▶ **Stored data**
^^^^^^^^
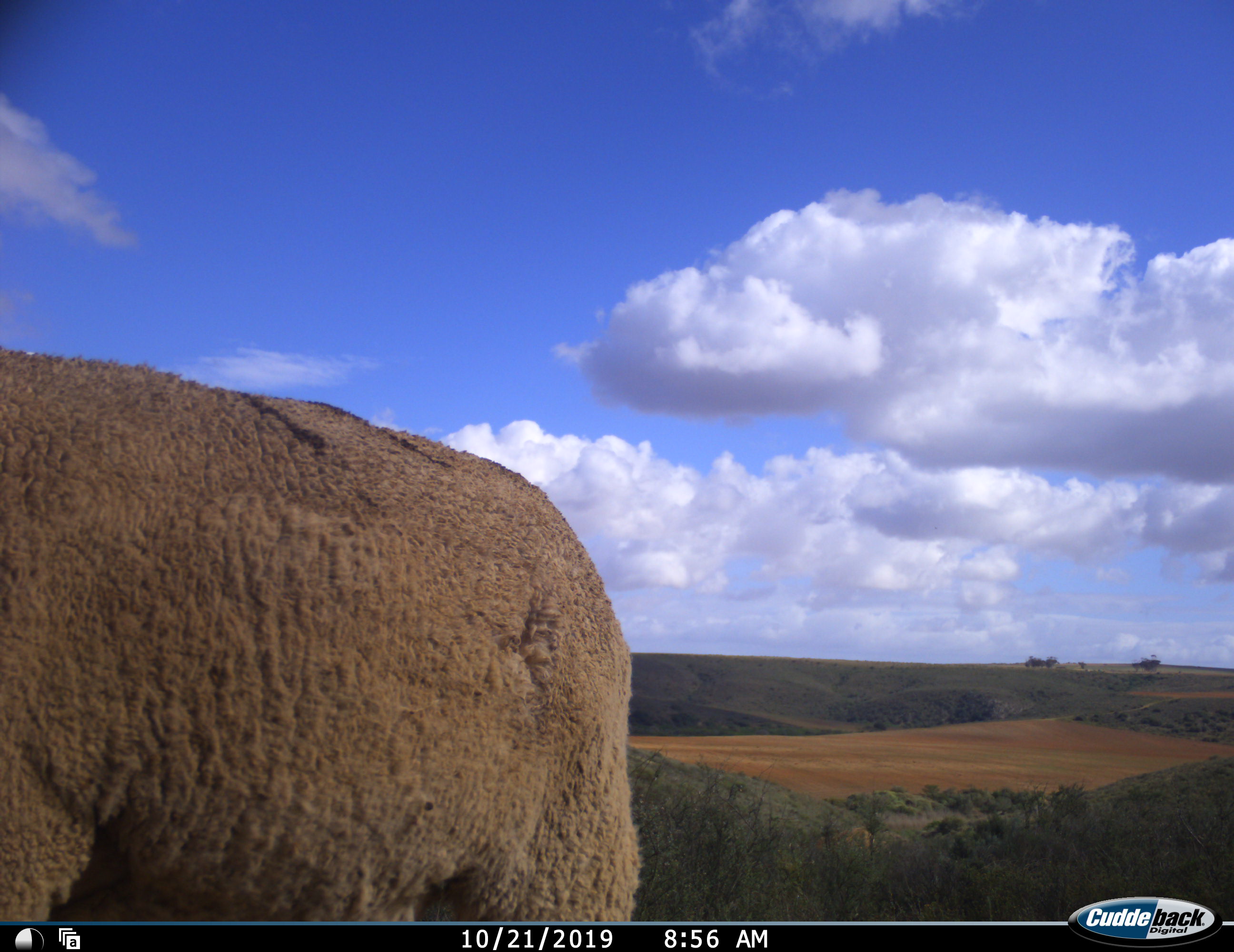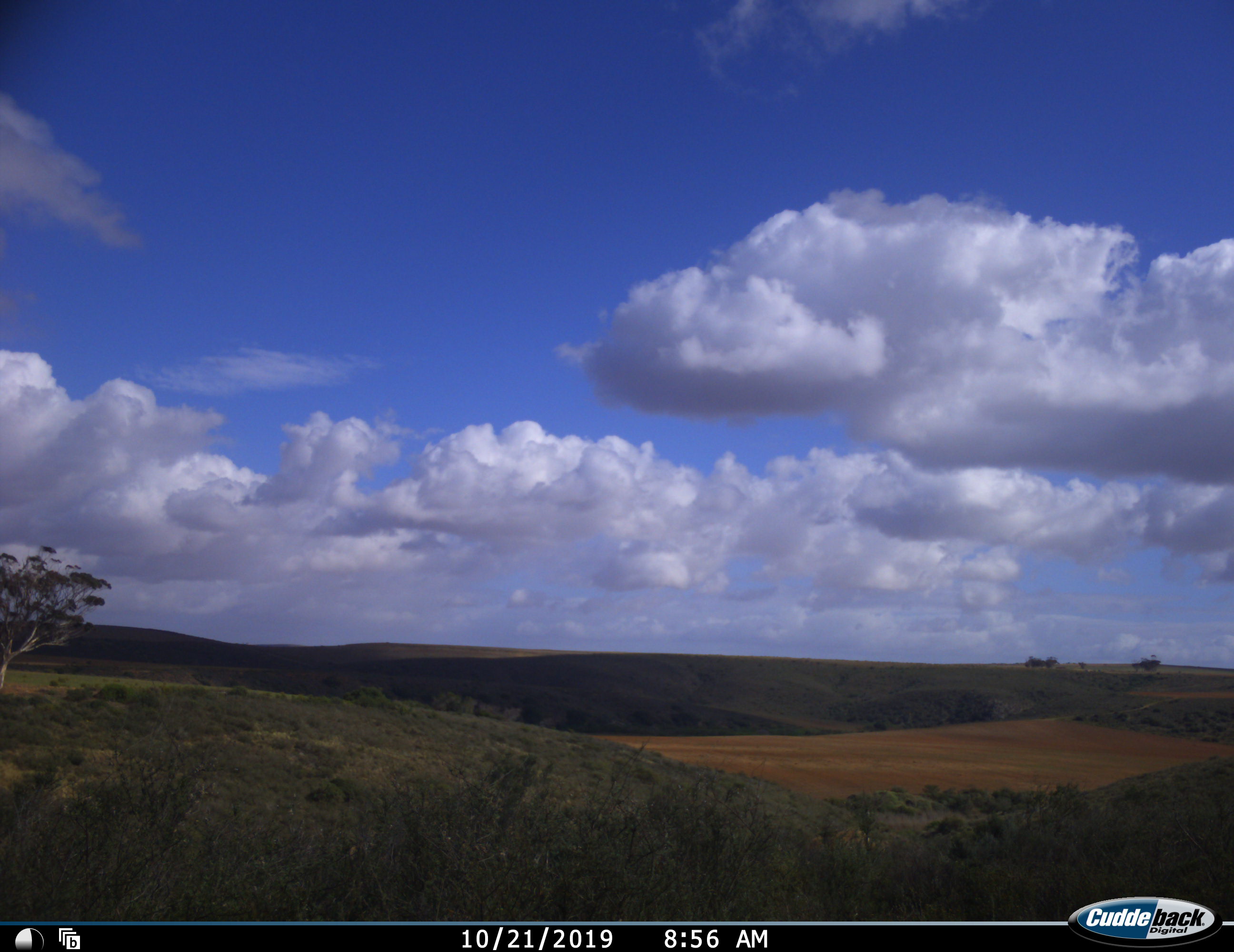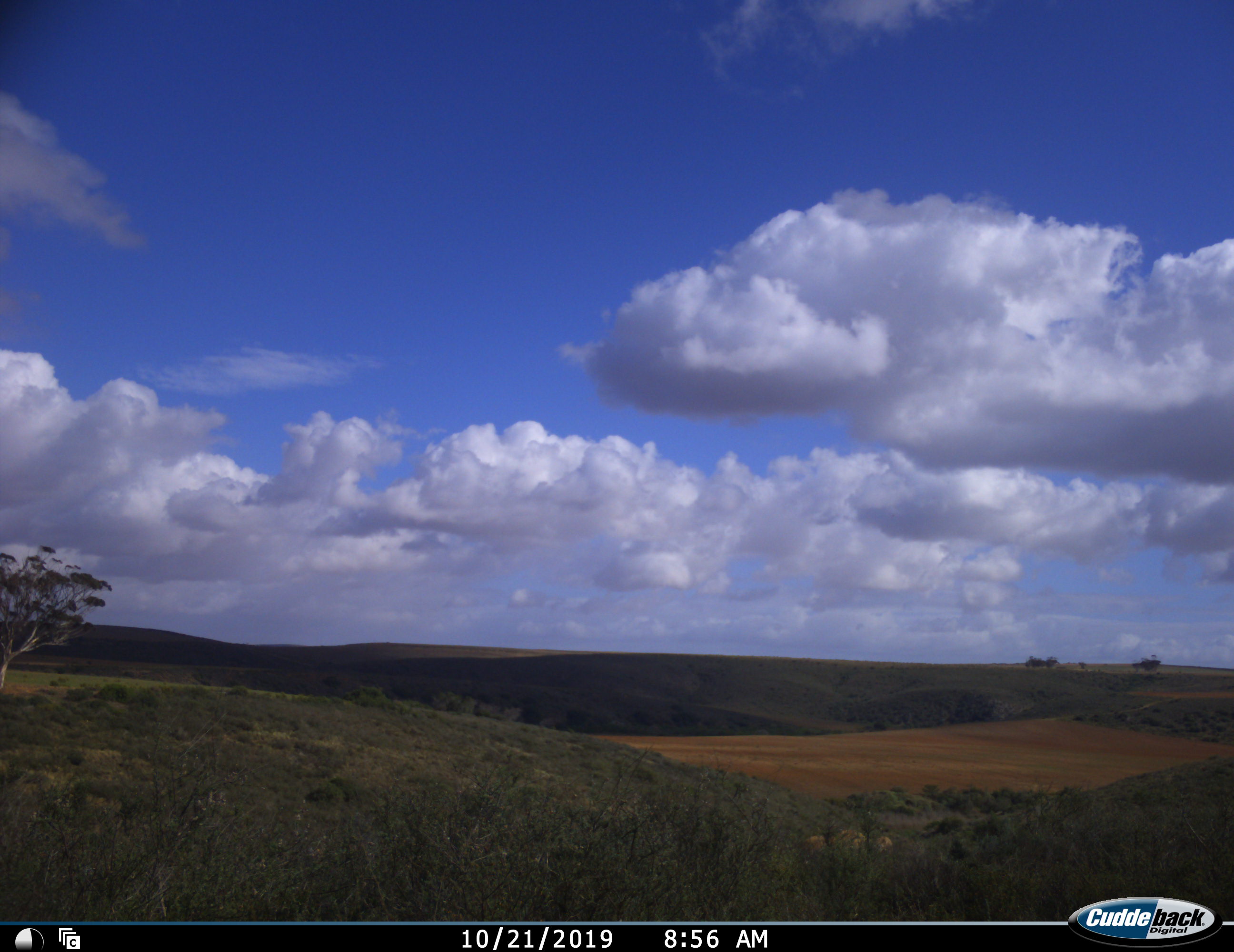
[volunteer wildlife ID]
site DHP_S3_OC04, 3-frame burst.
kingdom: Animalia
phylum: Chordata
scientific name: Vertebrata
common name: domestic animal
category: domesticanimal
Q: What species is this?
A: Domesticanimal (domestic animal) (Vertebrata).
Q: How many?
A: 1.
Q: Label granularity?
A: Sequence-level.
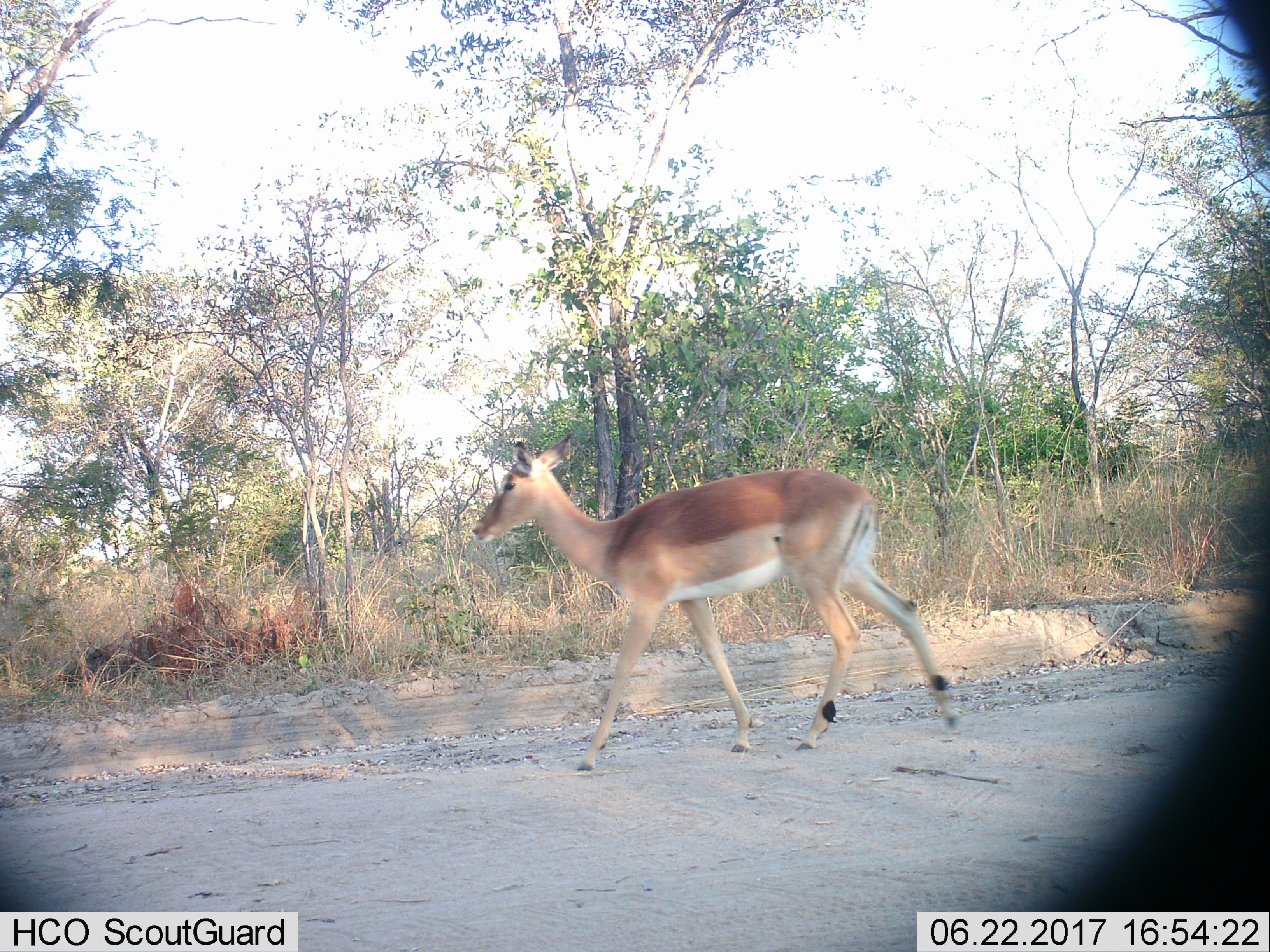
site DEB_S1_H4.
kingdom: Animalia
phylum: Chordata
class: Mammalia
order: Artiodactyla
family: Bovidae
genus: Aepyceros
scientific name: Aepyceros melampus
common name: impala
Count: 1.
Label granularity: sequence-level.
^^^^^^^^
▶ **WHAT YOU ARE ASKED TO DO**
Above are the records; reproduce them exactly and leave out the pictures.

▶ **PROBLEM SOLUTION**
[volunteer wildlife ID]
site DHP_S3_OC04, 3-frame burst.
kingdom: Animalia
phylum: Chordata
scientific name: Vertebrata
common name: domestic animal
category: domesticanimal
Q: What species is this?
A: Domesticanimal (domestic animal) (Vertebrata).
Q: How many?
A: 1.
Q: Label granularity?
A: Sequence-level.
site DEB_S1_H4.
kingdom: Animalia
phylum: Chordata
class: Mammalia
order: Artiodactyla
family: Bovidae
genus: Aepyceros
scientific name: Aepyceros melampus
common name: impala
Count: 1.
Label granularity: sequence-level.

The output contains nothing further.